A lot is going to be written on the passing of Steve Jobs in the coming days and months. The legacy that he is leaving will inspire far better writers than I to honor his passing, but I will do my best.
My first recollection of using an Apple product was at some point in the 1980s. My father was a special education administrator at a public school in Pennsylvania with an interest in these new things called “computers.” He had some students that were my age, with comparable mental capacity, but also physical disabilities of varying degrees that limited their ability to express themselves. My dad saw computers as a new way for his students to start to overcome the limits of their physical situations. He applied for state education grants and purchased Apple IIgs computers (the “gs” was short for “graphics and sound”; the system also included the first mouse) for these kids. When they arrived, we set the computer up on our dining room table for a week or so for my sister and I to explore. When it was time to take the Mac to the student’s home, we would go along to teach him or her what we had figured out. Even at that early age, I recognized the ability of good design—simple, intuitive design—to help us overcome our human challenges.
Like most families in the 1990s, we had a parade of beige PCs come through the house. As an aspiring digital artist, I bludgeoned through 8-bit illustrations in MS paint, subconsciously wanting something more. When I arrived at college in the fall of 1995 to pursue a career in graphic design, I was re-introduced to the Mac and the love affair was rekindled. As I write these words on my work-issued PC, the current roster of Apple products in my home is two iMacs, one iBook, one PowerBook, one iPad and at least a half a dozen iPods.
I’ve read a few books and many articles about Mr. Jobs, and as a designer at heart, working in an industry where design is the only true differentiator, I guess I’d like to thank him. Not only for all the cool stuff that I would probably struggle to live without, but for bringing good design to the collective consciousness.
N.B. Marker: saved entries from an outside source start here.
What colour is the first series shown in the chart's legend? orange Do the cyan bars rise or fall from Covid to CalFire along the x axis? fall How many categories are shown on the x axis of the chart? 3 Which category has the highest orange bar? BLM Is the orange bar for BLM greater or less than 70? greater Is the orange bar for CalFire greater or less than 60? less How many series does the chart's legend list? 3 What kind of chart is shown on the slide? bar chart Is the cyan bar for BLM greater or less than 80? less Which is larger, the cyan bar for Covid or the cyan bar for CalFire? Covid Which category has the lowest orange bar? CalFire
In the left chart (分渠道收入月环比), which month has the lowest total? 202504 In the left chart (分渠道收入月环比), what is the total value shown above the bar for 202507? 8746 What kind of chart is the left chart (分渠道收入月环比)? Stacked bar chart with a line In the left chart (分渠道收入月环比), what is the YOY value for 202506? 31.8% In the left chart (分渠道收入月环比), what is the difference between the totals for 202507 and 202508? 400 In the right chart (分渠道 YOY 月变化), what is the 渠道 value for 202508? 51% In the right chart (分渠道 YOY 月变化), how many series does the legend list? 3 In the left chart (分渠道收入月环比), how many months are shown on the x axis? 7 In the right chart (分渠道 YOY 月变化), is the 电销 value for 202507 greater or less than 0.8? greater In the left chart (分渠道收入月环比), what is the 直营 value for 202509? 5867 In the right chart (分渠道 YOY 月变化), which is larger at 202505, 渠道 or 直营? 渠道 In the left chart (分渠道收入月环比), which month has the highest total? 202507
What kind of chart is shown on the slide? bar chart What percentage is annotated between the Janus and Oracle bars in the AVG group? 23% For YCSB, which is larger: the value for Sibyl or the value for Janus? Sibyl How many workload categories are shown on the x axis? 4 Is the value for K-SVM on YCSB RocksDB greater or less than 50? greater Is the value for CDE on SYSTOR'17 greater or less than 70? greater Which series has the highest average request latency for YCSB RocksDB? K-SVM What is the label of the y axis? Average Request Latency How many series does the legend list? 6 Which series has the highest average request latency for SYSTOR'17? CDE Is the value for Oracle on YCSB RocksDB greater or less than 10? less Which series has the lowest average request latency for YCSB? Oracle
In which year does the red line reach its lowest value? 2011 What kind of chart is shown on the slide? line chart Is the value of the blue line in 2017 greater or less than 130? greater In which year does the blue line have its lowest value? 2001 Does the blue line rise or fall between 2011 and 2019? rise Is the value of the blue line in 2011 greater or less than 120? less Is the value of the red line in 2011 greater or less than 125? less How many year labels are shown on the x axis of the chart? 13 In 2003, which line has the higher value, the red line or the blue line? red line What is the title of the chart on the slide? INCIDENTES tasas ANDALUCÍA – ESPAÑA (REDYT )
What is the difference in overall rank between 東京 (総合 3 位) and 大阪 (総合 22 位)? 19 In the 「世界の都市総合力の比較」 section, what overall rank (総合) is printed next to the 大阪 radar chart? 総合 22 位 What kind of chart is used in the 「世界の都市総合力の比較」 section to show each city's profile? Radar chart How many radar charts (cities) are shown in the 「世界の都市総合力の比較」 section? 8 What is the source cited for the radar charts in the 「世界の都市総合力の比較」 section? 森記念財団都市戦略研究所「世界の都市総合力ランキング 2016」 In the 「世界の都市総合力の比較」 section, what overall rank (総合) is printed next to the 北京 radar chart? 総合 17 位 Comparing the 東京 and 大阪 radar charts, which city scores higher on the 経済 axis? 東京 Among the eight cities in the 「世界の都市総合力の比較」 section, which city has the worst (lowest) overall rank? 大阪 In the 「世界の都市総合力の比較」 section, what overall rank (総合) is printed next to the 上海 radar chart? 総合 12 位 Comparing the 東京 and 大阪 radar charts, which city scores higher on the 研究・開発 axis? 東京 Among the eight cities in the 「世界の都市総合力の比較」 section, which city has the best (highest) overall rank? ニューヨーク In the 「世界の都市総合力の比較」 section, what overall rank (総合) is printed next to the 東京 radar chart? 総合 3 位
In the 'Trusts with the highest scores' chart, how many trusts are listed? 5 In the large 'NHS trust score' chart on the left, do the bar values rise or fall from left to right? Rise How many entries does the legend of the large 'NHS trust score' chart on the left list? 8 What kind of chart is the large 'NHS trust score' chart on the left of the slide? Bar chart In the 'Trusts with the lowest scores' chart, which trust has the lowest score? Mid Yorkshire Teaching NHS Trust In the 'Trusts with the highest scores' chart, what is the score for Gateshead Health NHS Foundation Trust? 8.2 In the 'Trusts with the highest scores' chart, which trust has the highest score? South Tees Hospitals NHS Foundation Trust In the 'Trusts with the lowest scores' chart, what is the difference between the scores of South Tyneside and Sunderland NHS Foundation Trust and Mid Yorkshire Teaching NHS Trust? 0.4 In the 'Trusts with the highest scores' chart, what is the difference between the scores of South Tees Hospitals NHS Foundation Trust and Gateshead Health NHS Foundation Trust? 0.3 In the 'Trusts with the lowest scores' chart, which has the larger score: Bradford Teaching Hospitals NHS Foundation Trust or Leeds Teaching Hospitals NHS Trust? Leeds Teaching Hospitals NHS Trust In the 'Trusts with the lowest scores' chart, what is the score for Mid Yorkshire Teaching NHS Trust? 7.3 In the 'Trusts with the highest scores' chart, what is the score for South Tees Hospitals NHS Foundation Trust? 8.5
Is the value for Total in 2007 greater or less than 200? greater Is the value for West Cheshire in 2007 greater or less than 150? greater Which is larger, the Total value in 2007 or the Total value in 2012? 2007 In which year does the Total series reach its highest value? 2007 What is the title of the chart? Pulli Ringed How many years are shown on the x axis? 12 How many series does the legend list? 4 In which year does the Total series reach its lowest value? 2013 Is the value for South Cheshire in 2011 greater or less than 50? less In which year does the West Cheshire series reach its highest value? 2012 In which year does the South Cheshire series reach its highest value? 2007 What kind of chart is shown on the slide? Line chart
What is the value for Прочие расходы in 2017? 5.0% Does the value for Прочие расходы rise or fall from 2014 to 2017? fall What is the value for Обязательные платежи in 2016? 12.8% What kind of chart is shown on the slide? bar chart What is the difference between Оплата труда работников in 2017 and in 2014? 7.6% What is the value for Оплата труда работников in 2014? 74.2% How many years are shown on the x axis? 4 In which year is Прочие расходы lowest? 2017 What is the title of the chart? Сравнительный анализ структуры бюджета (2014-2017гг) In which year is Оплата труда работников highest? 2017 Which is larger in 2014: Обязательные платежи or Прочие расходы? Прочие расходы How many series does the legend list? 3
By most accounts, Steve Jobs was not a designer himself, but more a visionary and catalyst, bringing designers of diverse backgrounds (programmers, graphic designers, industrial designers and marketing people) together to create something more than they could have alone. His passion and demand amplified our cultural expectation for design. I truly believe that the success and ubiquity of Apple products has raised the bar for all other design today. People simply expect more from their architecture, print media, consumer products and the millions of other man-made objects with which we interact every day. And I think that is a very good thing. Thanks, Steve.